■ REQUIRED WORK
Reproduce the lines below word for word, beginning at the line that contains "Which of the" and stopping after the last line. Leave the pictures out of your answer.

■ Questions on scene geometry
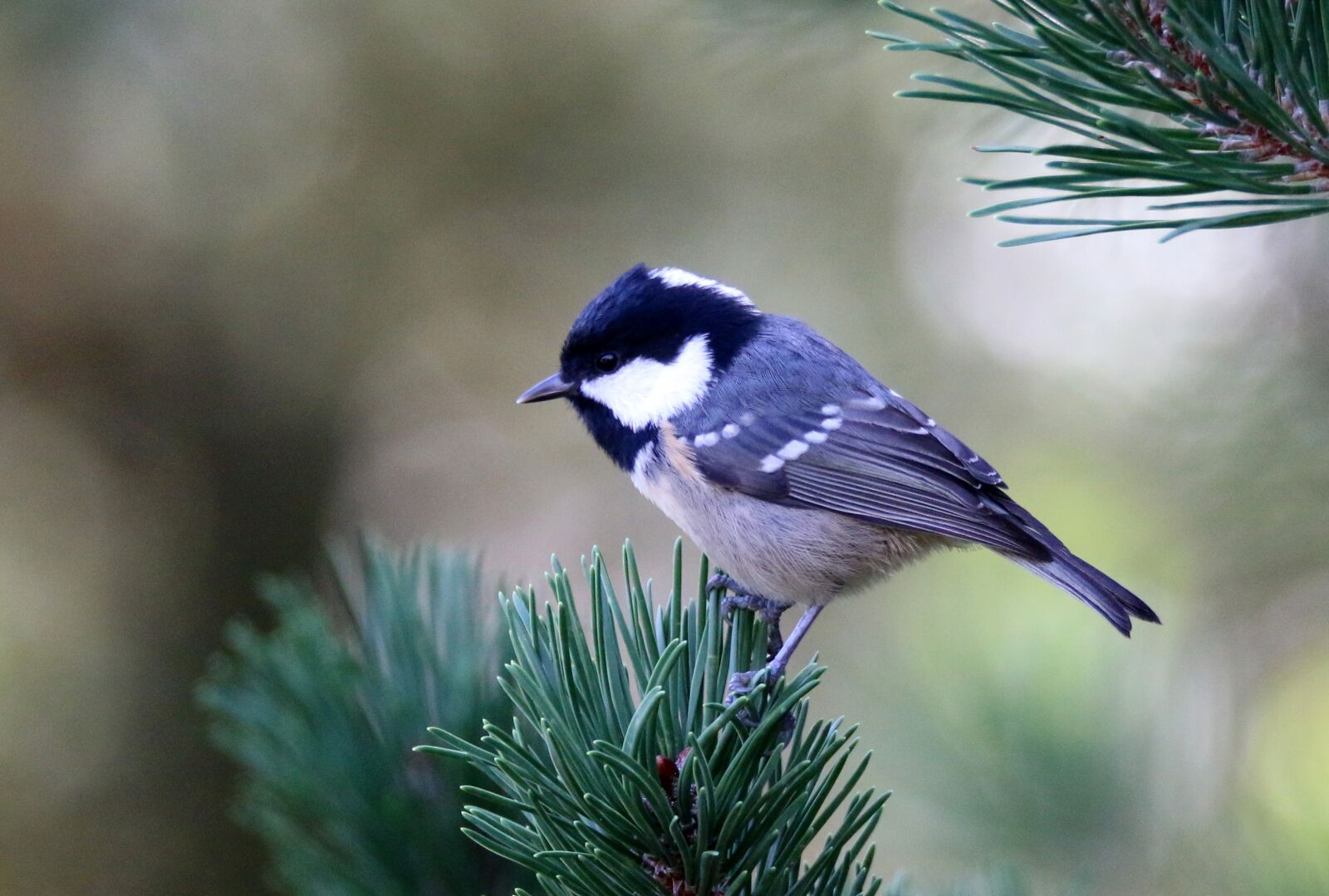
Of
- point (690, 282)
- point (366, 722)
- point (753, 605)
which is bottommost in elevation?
point (366, 722)

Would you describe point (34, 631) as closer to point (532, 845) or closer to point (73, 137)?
point (73, 137)

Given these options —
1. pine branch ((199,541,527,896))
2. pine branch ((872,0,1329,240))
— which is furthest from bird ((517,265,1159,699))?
pine branch ((872,0,1329,240))

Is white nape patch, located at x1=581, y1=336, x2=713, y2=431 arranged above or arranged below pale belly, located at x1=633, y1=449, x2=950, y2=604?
above

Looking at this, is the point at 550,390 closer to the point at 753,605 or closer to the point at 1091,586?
the point at 753,605

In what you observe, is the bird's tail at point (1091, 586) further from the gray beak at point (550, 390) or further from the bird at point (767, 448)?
the gray beak at point (550, 390)

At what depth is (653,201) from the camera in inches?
75.7

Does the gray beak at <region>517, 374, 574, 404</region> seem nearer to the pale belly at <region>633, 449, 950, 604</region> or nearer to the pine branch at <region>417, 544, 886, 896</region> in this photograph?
the pale belly at <region>633, 449, 950, 604</region>

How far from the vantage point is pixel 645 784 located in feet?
1.85

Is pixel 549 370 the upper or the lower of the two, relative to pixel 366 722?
upper

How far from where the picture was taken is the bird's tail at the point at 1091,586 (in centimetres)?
96

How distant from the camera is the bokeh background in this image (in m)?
1.01

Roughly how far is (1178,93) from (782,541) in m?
0.71

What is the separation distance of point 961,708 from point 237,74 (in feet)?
4.30

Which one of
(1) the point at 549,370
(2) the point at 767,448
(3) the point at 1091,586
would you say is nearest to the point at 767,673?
(3) the point at 1091,586
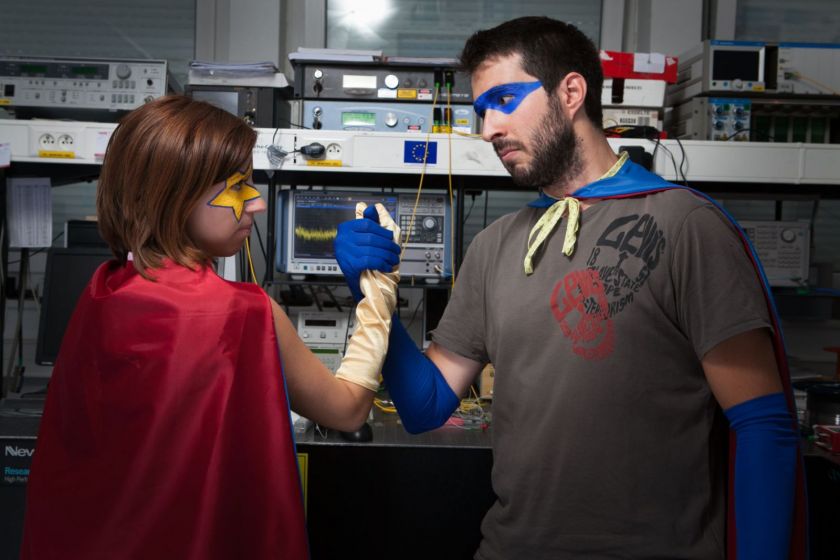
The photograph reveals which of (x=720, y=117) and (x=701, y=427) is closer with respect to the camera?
(x=701, y=427)

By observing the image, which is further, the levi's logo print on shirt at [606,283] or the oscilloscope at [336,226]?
the oscilloscope at [336,226]

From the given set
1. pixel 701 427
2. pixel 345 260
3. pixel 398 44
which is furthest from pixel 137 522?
pixel 398 44

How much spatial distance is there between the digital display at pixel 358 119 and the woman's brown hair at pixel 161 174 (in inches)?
59.6

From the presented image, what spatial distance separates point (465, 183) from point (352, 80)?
54 cm

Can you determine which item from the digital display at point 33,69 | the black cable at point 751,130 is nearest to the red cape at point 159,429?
the digital display at point 33,69

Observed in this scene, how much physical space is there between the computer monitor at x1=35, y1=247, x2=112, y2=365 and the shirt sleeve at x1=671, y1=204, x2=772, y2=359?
2.01 metres

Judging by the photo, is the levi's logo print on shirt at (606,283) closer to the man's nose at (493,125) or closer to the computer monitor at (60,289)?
the man's nose at (493,125)

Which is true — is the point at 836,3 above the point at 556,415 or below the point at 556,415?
above

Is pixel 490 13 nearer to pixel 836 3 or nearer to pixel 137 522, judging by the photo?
pixel 836 3

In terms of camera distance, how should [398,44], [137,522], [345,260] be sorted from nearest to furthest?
1. [137,522]
2. [345,260]
3. [398,44]

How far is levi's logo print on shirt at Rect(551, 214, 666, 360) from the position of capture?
3.75 ft

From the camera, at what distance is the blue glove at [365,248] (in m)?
1.28

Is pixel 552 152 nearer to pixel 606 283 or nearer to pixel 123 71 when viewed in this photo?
pixel 606 283

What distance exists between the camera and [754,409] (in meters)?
1.03
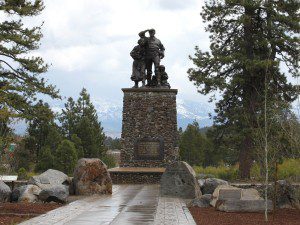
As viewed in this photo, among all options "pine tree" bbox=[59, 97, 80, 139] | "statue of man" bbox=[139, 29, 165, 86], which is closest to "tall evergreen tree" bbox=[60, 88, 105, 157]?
"pine tree" bbox=[59, 97, 80, 139]

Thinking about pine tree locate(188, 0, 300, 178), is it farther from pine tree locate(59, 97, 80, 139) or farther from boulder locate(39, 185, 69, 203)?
pine tree locate(59, 97, 80, 139)

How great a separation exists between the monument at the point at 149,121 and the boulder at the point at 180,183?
A: 7964mm

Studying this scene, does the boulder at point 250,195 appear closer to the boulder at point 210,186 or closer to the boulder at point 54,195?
the boulder at point 210,186

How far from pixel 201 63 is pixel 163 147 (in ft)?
16.1

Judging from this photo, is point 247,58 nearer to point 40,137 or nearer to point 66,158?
point 66,158

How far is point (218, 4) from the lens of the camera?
→ 25.1 meters

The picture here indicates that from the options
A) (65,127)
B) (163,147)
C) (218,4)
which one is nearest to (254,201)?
(163,147)

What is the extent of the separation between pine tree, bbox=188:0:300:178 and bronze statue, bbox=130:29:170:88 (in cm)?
173

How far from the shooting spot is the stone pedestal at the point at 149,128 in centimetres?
2359

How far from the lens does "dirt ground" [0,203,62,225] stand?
967cm

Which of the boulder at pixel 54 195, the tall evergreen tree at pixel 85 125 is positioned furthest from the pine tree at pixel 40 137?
the boulder at pixel 54 195

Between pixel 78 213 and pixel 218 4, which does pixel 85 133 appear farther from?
pixel 78 213

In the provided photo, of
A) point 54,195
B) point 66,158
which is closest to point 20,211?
point 54,195

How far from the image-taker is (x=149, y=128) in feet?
78.5
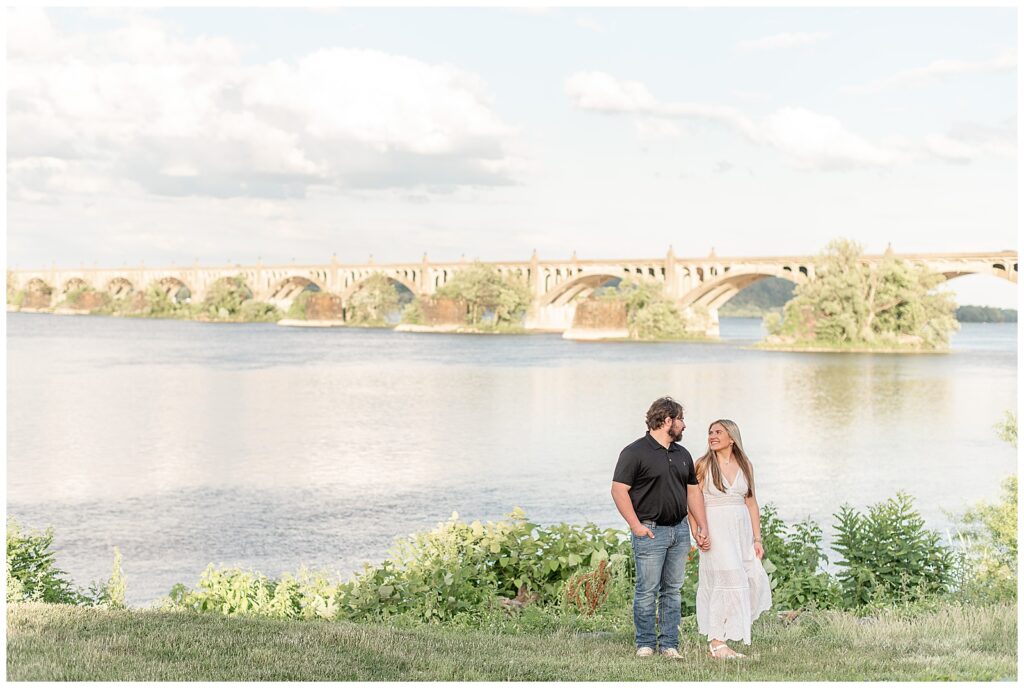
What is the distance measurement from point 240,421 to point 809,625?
2637cm

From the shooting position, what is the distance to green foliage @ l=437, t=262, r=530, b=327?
323 feet

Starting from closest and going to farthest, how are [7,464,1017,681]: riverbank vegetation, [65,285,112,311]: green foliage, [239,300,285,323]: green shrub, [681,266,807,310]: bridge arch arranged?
1. [7,464,1017,681]: riverbank vegetation
2. [681,266,807,310]: bridge arch
3. [239,300,285,323]: green shrub
4. [65,285,112,311]: green foliage

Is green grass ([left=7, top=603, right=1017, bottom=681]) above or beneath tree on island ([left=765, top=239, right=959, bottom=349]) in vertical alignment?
beneath

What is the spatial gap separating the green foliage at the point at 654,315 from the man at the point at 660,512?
77027mm

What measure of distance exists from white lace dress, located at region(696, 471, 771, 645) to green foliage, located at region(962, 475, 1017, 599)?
10.4ft

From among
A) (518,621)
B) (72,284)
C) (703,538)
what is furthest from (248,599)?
(72,284)

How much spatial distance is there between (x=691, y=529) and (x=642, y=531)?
0.42 m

■ OUTPUT BELOW
Which of the boulder at pixel 54 195, the tall evergreen tree at pixel 85 125 is positioned furthest from the pine tree at pixel 40 137?
the boulder at pixel 54 195

Between pixel 78 213 and pixel 218 4, which does pixel 85 133 appear farther from?
pixel 78 213

In the provided photo, of
A) point 54,195
B) point 66,158
which is closest to point 20,211?
point 54,195

How far from the image-taker is (x=149, y=128) in feet?
78.5
What is the distance measurement from point 240,421 to point 809,625?
2637cm

From the shooting position, what is the distance to green foliage @ l=437, t=262, r=530, b=327?
323 feet

Starting from closest and going to farthest, how are [7,464,1017,681]: riverbank vegetation, [65,285,112,311]: green foliage, [239,300,285,323]: green shrub, [681,266,807,310]: bridge arch arranged?
1. [7,464,1017,681]: riverbank vegetation
2. [681,266,807,310]: bridge arch
3. [239,300,285,323]: green shrub
4. [65,285,112,311]: green foliage

Is green grass ([left=7, top=603, right=1017, bottom=681]) above or beneath tree on island ([left=765, top=239, right=959, bottom=349]) in vertical alignment?
beneath

What is the spatial gap separating the green foliage at the point at 654,315 from the man at the point at 660,512?
77027mm

What measure of distance exists from white lace dress, located at region(696, 471, 771, 645) to green foliage, located at region(962, 475, 1017, 599)?
10.4ft

From among
A) (518,621)
B) (72,284)
C) (703,538)
what is furthest from (248,599)?
(72,284)

How much spatial distance is there between (x=691, y=529) and (x=642, y=531)?
0.42 m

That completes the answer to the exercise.